At least they appear more complicated at the Guardian and at the New York Times. At both papers, each the proud inheritors of certain liberal traditions, one may no longer say with confidence that editorial control of the paper resides with the editorial staff.

This evening, the columnist Suzanne Moore announced she is leaving the Guardian. It is hard to avoid the thought this is intimately related to the episode earlier this year when hundreds of Guardian staff and contractors, many of them working for the paper’s commercial and tech departments, denounced a column Moore had written. Typically, they did not name Moore but the target of their ire was obvious. Moore was guilty of Wrongthink and there must be no place for her kind of feminism – especially as it relates to transgender issues – in a liberal newspaper. For if a liberal paper cannot insist upon certain boundaries, certain orthodoxies, then what kind of liberal paper is it?
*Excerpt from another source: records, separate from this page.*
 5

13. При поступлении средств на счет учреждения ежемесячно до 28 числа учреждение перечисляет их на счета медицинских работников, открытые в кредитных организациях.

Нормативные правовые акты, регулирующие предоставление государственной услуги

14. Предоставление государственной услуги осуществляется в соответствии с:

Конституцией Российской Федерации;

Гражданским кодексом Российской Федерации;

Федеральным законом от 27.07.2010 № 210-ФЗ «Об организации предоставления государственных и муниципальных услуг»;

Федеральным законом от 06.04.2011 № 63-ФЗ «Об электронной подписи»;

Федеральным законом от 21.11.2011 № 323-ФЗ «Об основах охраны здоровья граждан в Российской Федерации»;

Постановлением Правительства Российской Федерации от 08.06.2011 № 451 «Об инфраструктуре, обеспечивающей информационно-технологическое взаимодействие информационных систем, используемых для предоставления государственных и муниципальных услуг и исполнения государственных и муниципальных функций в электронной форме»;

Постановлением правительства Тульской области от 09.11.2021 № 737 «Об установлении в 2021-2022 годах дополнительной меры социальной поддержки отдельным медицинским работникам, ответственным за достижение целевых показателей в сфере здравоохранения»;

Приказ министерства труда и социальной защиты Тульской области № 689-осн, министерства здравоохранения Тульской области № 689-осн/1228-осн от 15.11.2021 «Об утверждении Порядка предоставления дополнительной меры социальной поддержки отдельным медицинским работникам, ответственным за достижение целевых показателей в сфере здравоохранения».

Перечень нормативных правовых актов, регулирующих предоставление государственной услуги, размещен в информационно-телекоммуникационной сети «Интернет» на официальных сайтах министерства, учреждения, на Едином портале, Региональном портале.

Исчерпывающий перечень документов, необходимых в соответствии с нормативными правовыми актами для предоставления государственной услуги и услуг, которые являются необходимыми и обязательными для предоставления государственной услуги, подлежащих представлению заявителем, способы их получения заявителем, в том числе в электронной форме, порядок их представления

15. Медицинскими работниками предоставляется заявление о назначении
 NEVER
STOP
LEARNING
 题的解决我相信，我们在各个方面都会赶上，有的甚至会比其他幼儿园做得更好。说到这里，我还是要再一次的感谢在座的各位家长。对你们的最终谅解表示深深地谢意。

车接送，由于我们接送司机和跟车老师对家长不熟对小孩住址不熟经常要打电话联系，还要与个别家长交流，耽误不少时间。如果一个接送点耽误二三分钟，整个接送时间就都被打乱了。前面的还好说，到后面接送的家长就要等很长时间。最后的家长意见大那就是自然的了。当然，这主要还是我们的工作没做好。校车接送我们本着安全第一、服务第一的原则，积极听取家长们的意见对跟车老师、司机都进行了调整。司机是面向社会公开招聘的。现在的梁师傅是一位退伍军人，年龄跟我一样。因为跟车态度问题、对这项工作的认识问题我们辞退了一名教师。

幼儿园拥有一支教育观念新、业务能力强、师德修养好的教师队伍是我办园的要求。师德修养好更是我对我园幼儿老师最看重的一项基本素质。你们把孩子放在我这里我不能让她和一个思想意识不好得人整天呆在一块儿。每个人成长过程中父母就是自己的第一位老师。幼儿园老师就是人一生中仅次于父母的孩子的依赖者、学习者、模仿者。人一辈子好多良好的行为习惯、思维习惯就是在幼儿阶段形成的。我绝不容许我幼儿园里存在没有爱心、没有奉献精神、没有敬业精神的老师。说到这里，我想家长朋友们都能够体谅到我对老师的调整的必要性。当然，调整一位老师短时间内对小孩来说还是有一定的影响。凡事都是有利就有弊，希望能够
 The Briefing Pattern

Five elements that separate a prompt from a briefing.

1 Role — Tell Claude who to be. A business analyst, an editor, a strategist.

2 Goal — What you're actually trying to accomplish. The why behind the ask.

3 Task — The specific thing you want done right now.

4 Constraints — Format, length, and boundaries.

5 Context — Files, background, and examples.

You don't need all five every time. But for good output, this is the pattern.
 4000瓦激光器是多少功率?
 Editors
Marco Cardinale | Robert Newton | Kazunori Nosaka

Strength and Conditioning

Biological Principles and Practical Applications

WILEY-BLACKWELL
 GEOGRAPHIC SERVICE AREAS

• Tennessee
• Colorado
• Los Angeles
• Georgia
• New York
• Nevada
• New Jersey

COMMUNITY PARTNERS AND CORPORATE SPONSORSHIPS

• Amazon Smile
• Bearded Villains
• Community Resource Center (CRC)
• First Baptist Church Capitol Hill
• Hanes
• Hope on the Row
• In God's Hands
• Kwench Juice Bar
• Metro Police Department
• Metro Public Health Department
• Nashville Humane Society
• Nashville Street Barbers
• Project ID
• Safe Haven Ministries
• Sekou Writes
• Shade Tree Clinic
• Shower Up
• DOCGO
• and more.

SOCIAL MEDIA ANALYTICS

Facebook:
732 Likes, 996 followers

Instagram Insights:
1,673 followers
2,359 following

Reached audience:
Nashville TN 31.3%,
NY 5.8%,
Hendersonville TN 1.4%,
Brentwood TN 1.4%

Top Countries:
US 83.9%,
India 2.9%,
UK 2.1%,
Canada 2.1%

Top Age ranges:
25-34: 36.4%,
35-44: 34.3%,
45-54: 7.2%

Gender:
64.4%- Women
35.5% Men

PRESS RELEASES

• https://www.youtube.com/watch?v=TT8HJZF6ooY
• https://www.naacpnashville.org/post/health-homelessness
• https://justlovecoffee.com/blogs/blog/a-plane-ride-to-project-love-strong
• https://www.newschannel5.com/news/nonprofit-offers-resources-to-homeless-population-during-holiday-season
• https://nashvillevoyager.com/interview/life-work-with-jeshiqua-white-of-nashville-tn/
A good question and one the Guardian can no more satisfactorily answer than can the New York Times. There, James Bennet, custodian of the paper’s comment section, was forced out for the appalling crime of doing his job. At the height of a summer of civil unrest across America, Bennet published an op-ed by senator Tom Cotton given the provocative headline ‘Send in the Troops’. 

Cue uproar; NYT employees objected to the presence of something as offensive as this in their pages.